Peu importe mon niveau dans ces activités, je me définis comme un musicien, un physicien, un écrivain, un skieur, et deux ou trois autres choses encore. Et vous ?

9 commentaires

  1. merci je suis tré content de lire cette article j’ais toujours le problème de se que les gens pensent de moi et donc je peux pas vivre comme je suis avez vous d’autre solution pour moi ??? svp 

    • Matt dit :

      Eh bien là, c’est un peu vague, non ? En développant un peu la question (et l’orthographe si possible), on pourrait en discuter.
       
      Je vais finir par me lancer dans le coaching/mentorat, moi ! :)

  2. oxymore dit :

    Comme a chacun de mes commentaires – c’est devenu une habitude entre nous hein – je ne serais pas d’accord. Autant sur la partie « lancez vous dans vos envies !’, je te suis, autant se definir comme est de l’ordre de l’usurpation.
    Le langage a cette valeur de faire de nous des usurpateurs – toute personne s’affirmant honnete ne peut qu’etre en defaut par rapport a son affirmation.

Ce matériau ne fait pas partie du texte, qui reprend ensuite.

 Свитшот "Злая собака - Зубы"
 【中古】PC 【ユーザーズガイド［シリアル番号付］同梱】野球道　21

Au mieux on est globalement honnete.
    Mais il y a des degres d’expertise. Peintre sur soi, sur soie, ce aue tu veux mais accole a debutant me parait un meilleur titre que peintre sur soie tout court. 
    Le contraire ne me semble pas autre chose qu’une de ces prides modernes sans fondement flottant dans le principe de plaisir au mepris du principe de realite et e l’epreuve de feu qu’elle implique. 

    • Matt dit :

      Ah, mon détracteur favori ! Et avec du lourd, cette fois : m’accuser d’être un chantre du nivellement par le bas. Le coup est rude, surtout lorsqu’on me lit et/ou me connaît.

      Mon but était ici, pour varier un peu les plaisirs, d’être plus constructif que conceptuel. Sans renier la valeur de « l’épreuve du feu », si je fais, je ne sais pas, moi, disons de la musique ou de l’écriture (pour rester dans mes marottes personnelles) et que je ne peux pas me qualifier de zicos ou d’écrivain, dans mon fort intérieur, là où je construis mon estime de moi, sous prétexte que Mozart ou Hugo ont existé, où vais-je trouver l’énergie d’avancer ?

  3. Lays dit :

    <blockquote cite= »Matt »> »Cette phrase est initialement un vieux leitmotiv issus d’anciens forums plus ou moins orientés développement personnels. « </blockquote>
    Non, cette phrase est issue de Pindare, le poète grec.
    IIe Pythique, v. 72 : « Puisses-tu devenir qui tu es en l’apprenant : genoi oios essi mathôn »  
    Sur le sujet, d’ailleurs :  http://www.jdarriulat.net/Auteurs/Nietzsche/Imperatifpresent/Imperatifpresent1.html
    Elle fut reprise par Nietzache. Donc bon, non, ce n’est pas une phrase originaire des forums de développement personnel. 

    • Matt dit :

      Oui, tu as raison. Après, j’ai dit qu’elle en était un leitmotiv, pas qu’elle y avait été créée. C’est un pendant assez complémentaire du « connais-toi toi-même » socratique. Merci pour ton complément d’informations, en tout cas ! :)

    • Roland dit :

      Quelque soit le domaine, et tant pis pour la tautologie, même les meilleurs ont d’abord été des débutants.
      Ce n’est pas parce que Vermeer a existé (heureusement !) que je devrais renoncer à la peinture à l’huile.